0113 The Vantage Point
If tired of trees I seek again mankind,
Well I know where to hie me—in the dawn,
To a slope where the cattle keep the lawn,
There amid lolling juniper reclined,
Myself unseen, I see in white defined
Far off the homes of men, and farther still,
The graves of men on an opposing hill,
Living or dead, whichever are to mind.
And if by noon I have too much of these,
I have but to turn on my arm, and lo,
The sunburned hillside sets my face aglow,
My breathing shakes the bluet like a breeze,
I smell the earth, I smell the bruisèd plant,
I look into the crater of the ant.
1012 The Tuft of Flowers
I went to turn the grass after once
who mowed it in the dew before the sun.
The dew was gone that made his blade so keen
before I came to view the leveled scene.
I looked for him behind an isle of trees.
I listened for his whetstone on the breeze.

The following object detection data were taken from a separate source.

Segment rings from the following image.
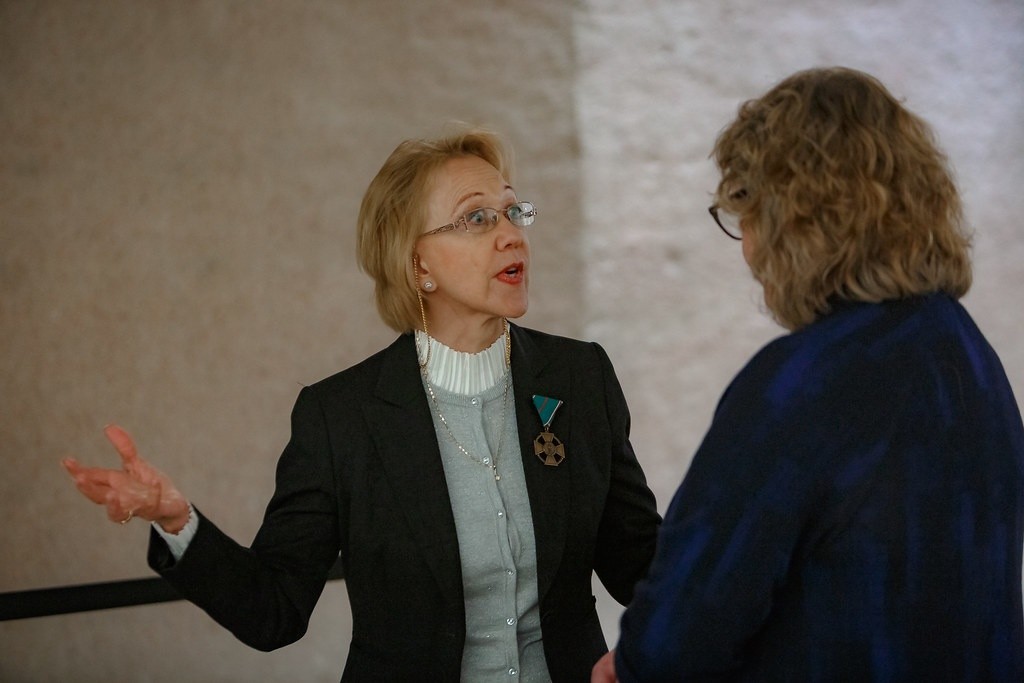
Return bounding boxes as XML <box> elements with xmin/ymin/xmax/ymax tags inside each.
<box><xmin>121</xmin><ymin>510</ymin><xmax>133</xmax><ymax>524</ymax></box>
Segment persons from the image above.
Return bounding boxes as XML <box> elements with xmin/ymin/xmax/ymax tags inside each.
<box><xmin>587</xmin><ymin>65</ymin><xmax>1024</xmax><ymax>683</ymax></box>
<box><xmin>62</xmin><ymin>118</ymin><xmax>663</xmax><ymax>683</ymax></box>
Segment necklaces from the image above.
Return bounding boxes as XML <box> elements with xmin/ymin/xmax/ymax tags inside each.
<box><xmin>416</xmin><ymin>317</ymin><xmax>512</xmax><ymax>479</ymax></box>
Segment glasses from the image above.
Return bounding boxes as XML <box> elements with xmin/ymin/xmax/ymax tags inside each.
<box><xmin>709</xmin><ymin>187</ymin><xmax>747</xmax><ymax>240</ymax></box>
<box><xmin>420</xmin><ymin>201</ymin><xmax>537</xmax><ymax>237</ymax></box>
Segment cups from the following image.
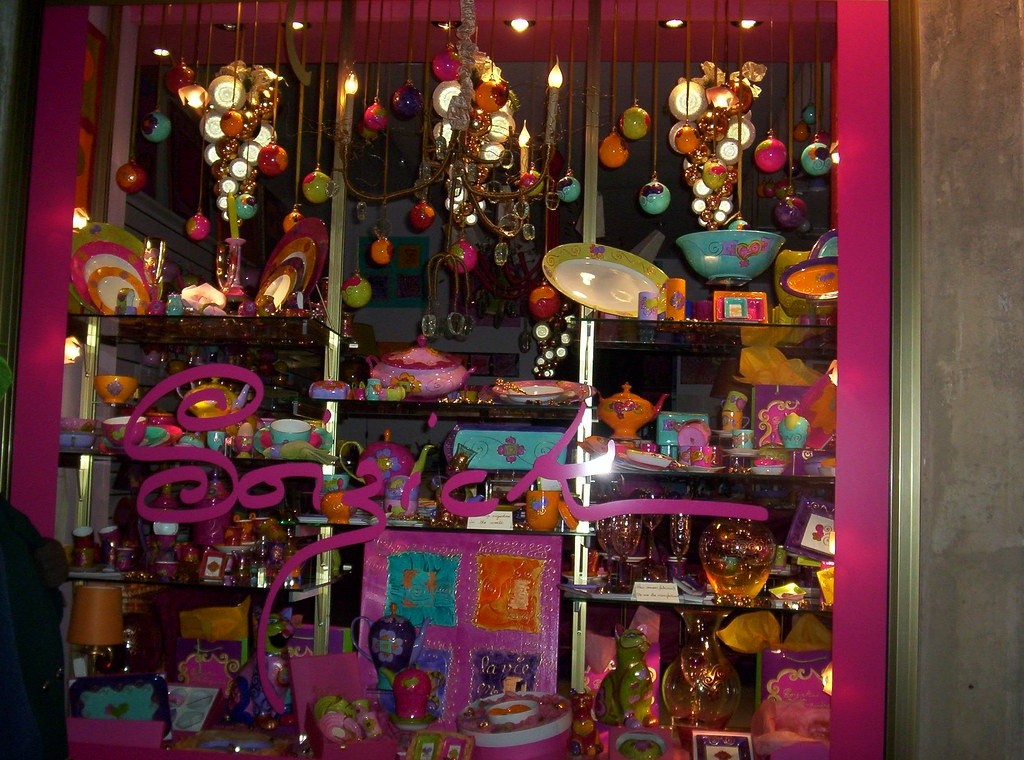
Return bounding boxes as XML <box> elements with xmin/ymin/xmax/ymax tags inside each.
<box><xmin>721</xmin><ymin>410</ymin><xmax>750</xmax><ymax>429</ymax></box>
<box><xmin>353</xmin><ymin>699</ymin><xmax>381</xmax><ymax>739</ymax></box>
<box><xmin>117</xmin><ymin>548</ymin><xmax>134</xmax><ymax>570</ymax></box>
<box><xmin>236</xmin><ymin>517</ymin><xmax>270</xmax><ymax>545</ymax></box>
<box><xmin>526</xmin><ymin>491</ymin><xmax>561</xmax><ymax>532</ymax></box>
<box><xmin>731</xmin><ymin>430</ymin><xmax>754</xmax><ymax>449</ymax></box>
<box><xmin>337</xmin><ymin>439</ymin><xmax>349</xmax><ymax>457</ymax></box>
<box><xmin>675</xmin><ymin>419</ymin><xmax>712</xmax><ymax>446</ymax></box>
<box><xmin>681</xmin><ymin>445</ymin><xmax>716</xmax><ymax>467</ymax></box>
<box><xmin>157</xmin><ymin>562</ymin><xmax>178</xmax><ymax>581</ymax></box>
<box><xmin>721</xmin><ymin>391</ymin><xmax>749</xmax><ymax>411</ymax></box>
<box><xmin>99</xmin><ymin>526</ymin><xmax>120</xmax><ymax>572</ymax></box>
<box><xmin>446</xmin><ymin>443</ymin><xmax>478</xmax><ymax>478</ymax></box>
<box><xmin>72</xmin><ymin>526</ymin><xmax>96</xmax><ymax>572</ymax></box>
<box><xmin>207</xmin><ymin>431</ymin><xmax>225</xmax><ymax>451</ymax></box>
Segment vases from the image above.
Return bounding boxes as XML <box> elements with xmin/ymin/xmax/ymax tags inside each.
<box><xmin>662</xmin><ymin>606</ymin><xmax>741</xmax><ymax>731</ymax></box>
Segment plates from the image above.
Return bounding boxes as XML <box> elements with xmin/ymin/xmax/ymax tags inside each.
<box><xmin>88</xmin><ymin>268</ymin><xmax>148</xmax><ymax>315</ymax></box>
<box><xmin>255</xmin><ymin>264</ymin><xmax>297</xmax><ymax>314</ymax></box>
<box><xmin>215</xmin><ymin>545</ymin><xmax>251</xmax><ymax>553</ymax></box>
<box><xmin>258</xmin><ymin>237</ymin><xmax>315</xmax><ymax>313</ymax></box>
<box><xmin>70</xmin><ymin>222</ymin><xmax>158</xmax><ymax>315</ymax></box>
<box><xmin>70</xmin><ymin>241</ymin><xmax>153</xmax><ymax>315</ymax></box>
<box><xmin>562</xmin><ymin>570</ymin><xmax>608</xmax><ymax>579</ymax></box>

But he had gone his way, the grass all mown,
and I must be, as he had been, alone,
"As all must be," I said within my heart,
"whether they work together or apart."
But as I said it, swift, there passed me by,
on noiseless wing, a bewildered butterfly,
Seeking with memories grown dim overnight,
some resting flower of yesterday's delight.
And once I marked his flight go round and round,
as where some flower lay withering on the ground.
And then he flew as far as eye could see,
and then, on tremulous wing, came back to me.
I thought of questions that have no reply,
and would have turned to toss the grass to dry,
But he turned first, and led my eye to look
at a tall tuft of flowers beside a brook;
A leaping toungue of bloom the sythe had spared,
beside a reedy brook the sythe had bared.
The mower in the dew had loved them thus,
by leaving them to flourish, not for us,
Nor, yet, to draw one thought of ours to him,
but from sheer morning gladness at the brim.
The butterfly and I had lit upon,
nonetheless, a message from the dawn,
That made me hear the wakening birds around,
and hear his long sythe whispering to the ground,
And feel a spirit kindred to my own,
so that, henceforth, I worked no more alone,
But glad with him, I worked as with his aid,
and weary, sought at noon with him the shade,
And dreaming, as it were, held brotherly speech,
with the thought of one I had not hoped to reach.
"Men work together," I told him from the heart,
"whether they work together or apart."
A Considerable Speck
(Microscopic)
A speck that would have been beneath my sight
On any but a paper sheet so white
Set off across what I had written there.
And I had idly poised my pen in air
To stop it with a period of ink
When something strange about it made me think,
This was no dust speck by my breathing blown,
But unmistakably a living mite
With inclinations it could call its own.
It paused as with suspicion of my pen,
And then came racing wildly on again
To where my manuscript was not yet dry;
Then paused again and either drank or smelt--
With loathing, for again it turned to fly.
Plainly with an intelligence I dealt.
It seemed too tiny to have room for feet,
Yet must have had a set of them complete
To express how much it didn't want to die.
It ran with terror and with cunning crept.
It faltered: I could see it hesitate;
Then in the middle of the open sheet
Cower down in desperation to accept
Whatever I accorded it of fate.
I have none of the tenderer-than-thou
Collectivistic regimenting love
With which the modern world is being swept.
But this poor microscopic item now!
Since it was nothing I knew evil of
I let it lie there till I hope it slept.
I have a mind myself and recognize
Mind when I meet with it in any guise
No one can know how glad I am to find
On any sheet the least display of mind.